Architecture recommendations and data-processing techniques with Azure Synapse Analytics. This article of ours provides two architecture recommendations, besides showing how they ca be implemented an how data are provided for visualization.
Inhaltsverzeichnis
In addition to data ingestion, data processing in the Industrial Internet of Things (IIoT) is still a major challenge for many companies. How companies successfully implement IoT projects, and what a successful 6-point plan looks like, can be read here. Also shown is how IoT Central can be used to read an industrial robot's data from an OPC-UA server and deposit the data using Azure Blob Storage.
Industrial demand for cloud computing platforms such as Microsoft Azure is growing steadily. The resultant scalability and available IoT stack allow rapid ingestion, processing and analysis of industrial data from sources such as SCADA, as well as connection of different ERP & MES systems.
Azure Synapse Analytics
Microsoft Azure offers numerous services for processing IoT data. The architecture recommendations in the second section are based on Azure Synapse Analytics, a central analytics platform which combines data ingestion, processing, storage and visualization. In addition to (near) real-time data processing using Spark Pools and Synapse Notebooks, there is also a possibility of batch processing by means of Synapse Pipelines. Another advantage is integration with Azure Data Lake storage, as well as saving of data in delta format. Processed data can subsequently be visualized in combination with direct Power BI.

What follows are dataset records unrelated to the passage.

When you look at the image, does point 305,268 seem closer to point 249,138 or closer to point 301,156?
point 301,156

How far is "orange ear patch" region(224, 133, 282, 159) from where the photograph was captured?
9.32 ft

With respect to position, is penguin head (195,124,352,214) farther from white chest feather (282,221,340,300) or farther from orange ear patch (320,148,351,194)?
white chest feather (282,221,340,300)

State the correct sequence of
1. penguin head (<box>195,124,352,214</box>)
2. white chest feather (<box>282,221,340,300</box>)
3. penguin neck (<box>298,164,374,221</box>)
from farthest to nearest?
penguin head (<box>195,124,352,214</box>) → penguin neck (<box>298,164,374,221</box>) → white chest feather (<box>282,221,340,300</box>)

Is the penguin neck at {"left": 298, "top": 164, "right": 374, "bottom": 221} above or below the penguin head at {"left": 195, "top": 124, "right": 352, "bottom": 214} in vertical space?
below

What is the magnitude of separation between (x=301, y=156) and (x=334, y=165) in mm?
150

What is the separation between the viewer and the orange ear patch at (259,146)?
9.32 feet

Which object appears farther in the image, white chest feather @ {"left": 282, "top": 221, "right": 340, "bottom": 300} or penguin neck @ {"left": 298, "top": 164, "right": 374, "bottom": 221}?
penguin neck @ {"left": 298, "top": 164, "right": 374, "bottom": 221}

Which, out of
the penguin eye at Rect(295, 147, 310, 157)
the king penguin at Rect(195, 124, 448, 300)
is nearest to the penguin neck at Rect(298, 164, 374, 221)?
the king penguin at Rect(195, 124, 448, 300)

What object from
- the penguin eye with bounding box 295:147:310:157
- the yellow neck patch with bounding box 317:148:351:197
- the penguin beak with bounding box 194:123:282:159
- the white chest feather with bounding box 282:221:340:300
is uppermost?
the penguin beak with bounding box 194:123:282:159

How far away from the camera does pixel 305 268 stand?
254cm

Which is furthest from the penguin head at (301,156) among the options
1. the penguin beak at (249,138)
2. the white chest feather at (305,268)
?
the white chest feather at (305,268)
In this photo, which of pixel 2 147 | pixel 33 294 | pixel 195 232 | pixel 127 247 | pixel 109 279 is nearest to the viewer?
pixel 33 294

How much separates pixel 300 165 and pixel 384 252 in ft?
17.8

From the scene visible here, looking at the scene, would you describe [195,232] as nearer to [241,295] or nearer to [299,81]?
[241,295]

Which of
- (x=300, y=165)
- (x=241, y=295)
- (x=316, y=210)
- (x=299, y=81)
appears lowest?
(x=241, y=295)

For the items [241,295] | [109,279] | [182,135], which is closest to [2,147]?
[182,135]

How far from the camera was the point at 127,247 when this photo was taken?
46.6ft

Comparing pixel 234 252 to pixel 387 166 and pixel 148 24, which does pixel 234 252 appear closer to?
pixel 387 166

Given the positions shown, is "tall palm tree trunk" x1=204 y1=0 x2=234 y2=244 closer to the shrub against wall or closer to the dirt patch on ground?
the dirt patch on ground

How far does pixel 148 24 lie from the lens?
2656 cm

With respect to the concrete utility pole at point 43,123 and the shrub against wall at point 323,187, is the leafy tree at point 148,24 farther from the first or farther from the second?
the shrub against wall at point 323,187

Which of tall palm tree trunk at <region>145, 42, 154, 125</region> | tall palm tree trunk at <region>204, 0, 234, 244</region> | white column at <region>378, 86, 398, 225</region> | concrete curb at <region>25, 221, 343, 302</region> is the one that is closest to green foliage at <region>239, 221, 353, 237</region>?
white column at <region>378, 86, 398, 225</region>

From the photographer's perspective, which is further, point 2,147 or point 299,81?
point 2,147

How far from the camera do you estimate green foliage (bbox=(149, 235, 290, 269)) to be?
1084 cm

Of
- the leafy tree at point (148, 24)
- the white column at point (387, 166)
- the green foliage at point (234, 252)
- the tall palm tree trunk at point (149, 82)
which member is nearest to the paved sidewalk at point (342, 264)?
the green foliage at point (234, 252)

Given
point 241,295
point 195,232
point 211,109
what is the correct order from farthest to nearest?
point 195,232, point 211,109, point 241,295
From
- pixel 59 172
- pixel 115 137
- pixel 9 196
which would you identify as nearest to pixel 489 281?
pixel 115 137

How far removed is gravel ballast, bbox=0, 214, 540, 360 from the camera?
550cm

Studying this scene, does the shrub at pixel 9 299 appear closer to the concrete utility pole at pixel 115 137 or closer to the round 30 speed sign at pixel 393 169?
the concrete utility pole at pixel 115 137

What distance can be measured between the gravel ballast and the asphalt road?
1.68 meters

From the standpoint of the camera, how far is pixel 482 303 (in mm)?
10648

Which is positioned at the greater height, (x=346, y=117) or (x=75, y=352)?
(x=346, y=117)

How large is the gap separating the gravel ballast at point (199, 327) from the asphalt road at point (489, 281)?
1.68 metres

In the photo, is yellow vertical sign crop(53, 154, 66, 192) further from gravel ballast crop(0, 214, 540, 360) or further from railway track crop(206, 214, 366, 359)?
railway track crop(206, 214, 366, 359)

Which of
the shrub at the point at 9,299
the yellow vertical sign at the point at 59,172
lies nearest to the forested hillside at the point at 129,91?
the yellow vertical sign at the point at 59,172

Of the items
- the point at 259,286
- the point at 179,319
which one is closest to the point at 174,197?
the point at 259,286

There are also further services allowing IoT data processing. These are discussed in the second blog article of this series of ours. We describe data processing with Azure Stream Analytics, and a serverless variant with Azure Functions.
Batch processing with Azure Synapse Analytics
Data saved using blob storage are loaded, transformed, and written to Azure Data Lake Storage Gen2 via Azure Pipelines. The pipeline created for this purpose contains two central functions. Firstly, columns must be converted to the correct data types; secondly, the JSON string column must be parsed. By means of a provided parseJson function, nested columns are extracted and inserted as individual columns into the data set.

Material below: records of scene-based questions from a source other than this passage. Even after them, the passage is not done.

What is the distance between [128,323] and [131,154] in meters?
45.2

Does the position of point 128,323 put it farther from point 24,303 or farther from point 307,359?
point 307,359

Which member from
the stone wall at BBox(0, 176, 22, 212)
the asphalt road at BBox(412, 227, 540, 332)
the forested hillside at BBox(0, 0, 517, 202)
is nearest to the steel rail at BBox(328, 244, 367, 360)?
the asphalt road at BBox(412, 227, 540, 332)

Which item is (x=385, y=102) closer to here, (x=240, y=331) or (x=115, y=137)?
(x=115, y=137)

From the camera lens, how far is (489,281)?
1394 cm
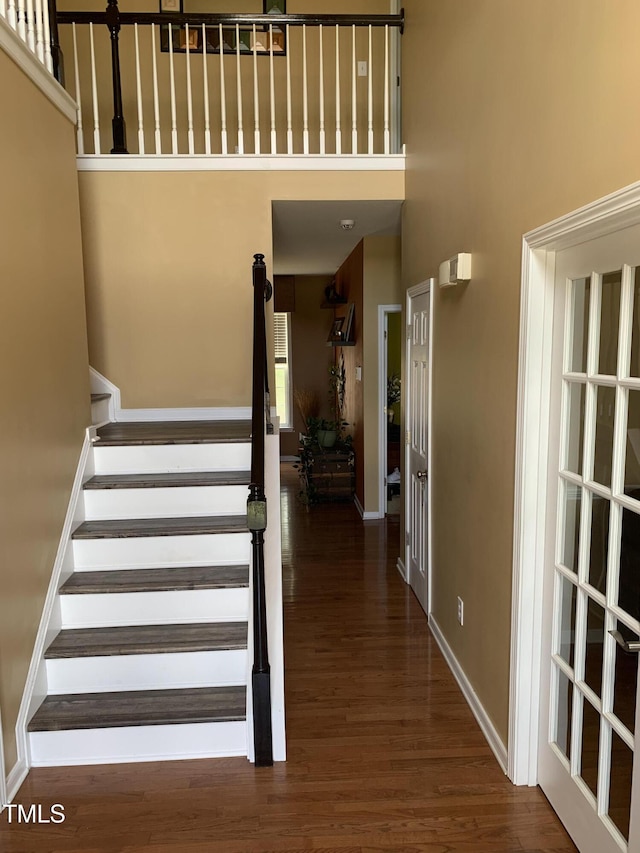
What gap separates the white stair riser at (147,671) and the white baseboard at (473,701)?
1.06 metres

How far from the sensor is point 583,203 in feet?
5.59

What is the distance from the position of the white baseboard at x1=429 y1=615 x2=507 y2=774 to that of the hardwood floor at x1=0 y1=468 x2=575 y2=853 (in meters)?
0.04

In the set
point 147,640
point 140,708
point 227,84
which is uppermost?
point 227,84

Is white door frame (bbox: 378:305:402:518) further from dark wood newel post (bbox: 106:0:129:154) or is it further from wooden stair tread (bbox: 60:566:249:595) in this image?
wooden stair tread (bbox: 60:566:249:595)

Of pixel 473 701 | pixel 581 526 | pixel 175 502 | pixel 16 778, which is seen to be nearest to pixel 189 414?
pixel 175 502

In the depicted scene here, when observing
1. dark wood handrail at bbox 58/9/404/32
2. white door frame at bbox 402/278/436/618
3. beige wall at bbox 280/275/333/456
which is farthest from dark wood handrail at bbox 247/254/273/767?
beige wall at bbox 280/275/333/456

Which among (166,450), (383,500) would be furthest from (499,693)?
(383,500)

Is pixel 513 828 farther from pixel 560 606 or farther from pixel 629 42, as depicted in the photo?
pixel 629 42

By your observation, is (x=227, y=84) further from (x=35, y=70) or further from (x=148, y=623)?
(x=148, y=623)

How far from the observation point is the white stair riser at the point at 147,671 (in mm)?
2600

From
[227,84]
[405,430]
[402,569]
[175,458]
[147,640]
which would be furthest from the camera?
[227,84]

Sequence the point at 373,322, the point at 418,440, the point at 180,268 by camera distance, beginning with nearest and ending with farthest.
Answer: the point at 418,440
the point at 180,268
the point at 373,322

The transformed data are stored in Azure Data Lake Storage, and made available for visualization using Synapse.
Finally, Azure Dedicated SQL Pool makes it possible to create a Power BI data set via a view of the data lake, and continuously update reports. A pipeline trigger can be selected in the management section of Azure Synapse Portal. A time schedule must be set there specifically for each case of batch processing.

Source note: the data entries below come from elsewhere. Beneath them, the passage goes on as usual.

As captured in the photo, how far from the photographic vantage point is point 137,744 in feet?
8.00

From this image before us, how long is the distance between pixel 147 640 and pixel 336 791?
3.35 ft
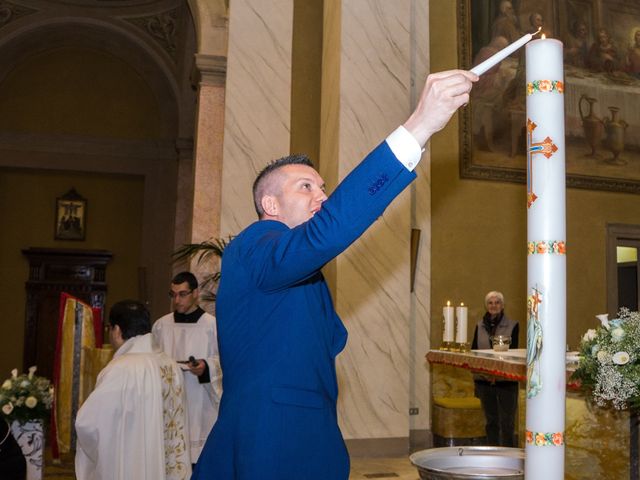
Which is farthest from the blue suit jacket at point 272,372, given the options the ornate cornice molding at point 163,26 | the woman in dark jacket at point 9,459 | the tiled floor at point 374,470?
the ornate cornice molding at point 163,26

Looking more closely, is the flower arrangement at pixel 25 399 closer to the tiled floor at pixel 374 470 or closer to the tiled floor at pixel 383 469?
the tiled floor at pixel 374 470

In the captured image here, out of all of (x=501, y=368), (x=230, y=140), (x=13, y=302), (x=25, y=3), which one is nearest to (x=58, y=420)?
(x=230, y=140)

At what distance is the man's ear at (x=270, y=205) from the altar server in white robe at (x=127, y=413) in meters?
2.15

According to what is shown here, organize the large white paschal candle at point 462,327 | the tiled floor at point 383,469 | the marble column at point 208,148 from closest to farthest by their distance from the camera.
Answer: the large white paschal candle at point 462,327, the tiled floor at point 383,469, the marble column at point 208,148

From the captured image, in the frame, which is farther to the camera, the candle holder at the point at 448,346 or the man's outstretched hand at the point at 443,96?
the candle holder at the point at 448,346

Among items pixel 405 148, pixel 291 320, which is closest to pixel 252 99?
pixel 291 320

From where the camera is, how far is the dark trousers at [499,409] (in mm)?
7074

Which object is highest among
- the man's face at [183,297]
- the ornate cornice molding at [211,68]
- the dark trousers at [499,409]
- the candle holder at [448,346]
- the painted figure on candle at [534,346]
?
the ornate cornice molding at [211,68]

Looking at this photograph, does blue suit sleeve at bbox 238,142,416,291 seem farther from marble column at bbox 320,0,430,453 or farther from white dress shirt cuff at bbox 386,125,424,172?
marble column at bbox 320,0,430,453

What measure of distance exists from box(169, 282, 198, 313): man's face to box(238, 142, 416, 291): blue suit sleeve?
4.33 m

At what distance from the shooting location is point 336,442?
5.97ft

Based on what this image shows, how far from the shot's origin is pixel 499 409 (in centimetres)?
730

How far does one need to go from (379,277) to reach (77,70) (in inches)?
453

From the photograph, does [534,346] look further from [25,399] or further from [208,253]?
[208,253]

(Near-) real-time processing with Azure Synapse Analytics
As an alternative to batch processing, data in this use case are forwarded to Synapse via Azure event hubs. Data processing takes place with the help of Spark Streaming and Azure Spark Pools, and is divided into various stages. A central service here is Azure Data Lake Storage Gen2 which reproduces the write-once, access-often analytics pattern in Azure. The employed storage format is delta, which offers higher reliability and performance for all data sources stored in ADLS, and is therefore very suitable for IoT data processing.
In ADLS, data are divided into different layers:
Raw: Raw data are stored in delta format, and neither transformed nor enriched.
Standardized: Data are stored in a standardized format with a clear structure.
Curated: Data are enriched by means of further information.
Export: Data are prepared for export and further processing.
The final export layer is required due to the still existent limitation of external tables with Azure Synapse Dedicated SQL Pools which are not able to read the delta format (Azure documentation).
Connections between event hubs and ADLS Gen 2 are established using Spark Streaming. A prerequisite for this is provision of an access token in Azure Key Vault, and queries using mssparkutils.
Further transformation and enrichment of data are also carried out with Spark Streaming. For this purpose, the JSON string column in event-hub data is first extracted and divided into individual data columns. After this standardization, further KPIs are calculated and the final data set is saved.
The enriched data are queried using a Synapse Dedicated SQL Pool, and made available in an external table for Power BI. The stored table is updated in (near) real-time and enables corresponding insights into the industrial robot's current data.
Outlook
In the next article, we will discuss two more architectures related to IoT data processing. We will show how to implement these using Azure Stream Analytics and Azure Functions. Afterward, we will also take a closer look at the Power BI dashboard for data visualization, and present the result of end-to-end data processing with the recommended Azure architectures.
Let’s Unlock the Full Potential of Your Data – Together!
Looking to become more data-driven, optimize processes, or leverage cutting-edge technologies? Our blog provides valuable insights – but the best way to tackle your specific challenges is through a direct conversation.
Let’s talk – our experts are just one click away!
Want To Learn More? Contact Us!
Your contact person
Arne Kaiser
Domain Lead Cloud Transformation & Data Infrastructure
Your contact person
Florian Stein
Domain Lead Cloud Transformation & Data Infrastructure
Who is b.telligent?
Do you want to replace the IoT core with a multi-cloud solution and utilise the benefits of other IoT services from Azure or Amazon Web Services? Then get in touch with us and we will support you in the implementation with our expertise and the b.telligent partner network.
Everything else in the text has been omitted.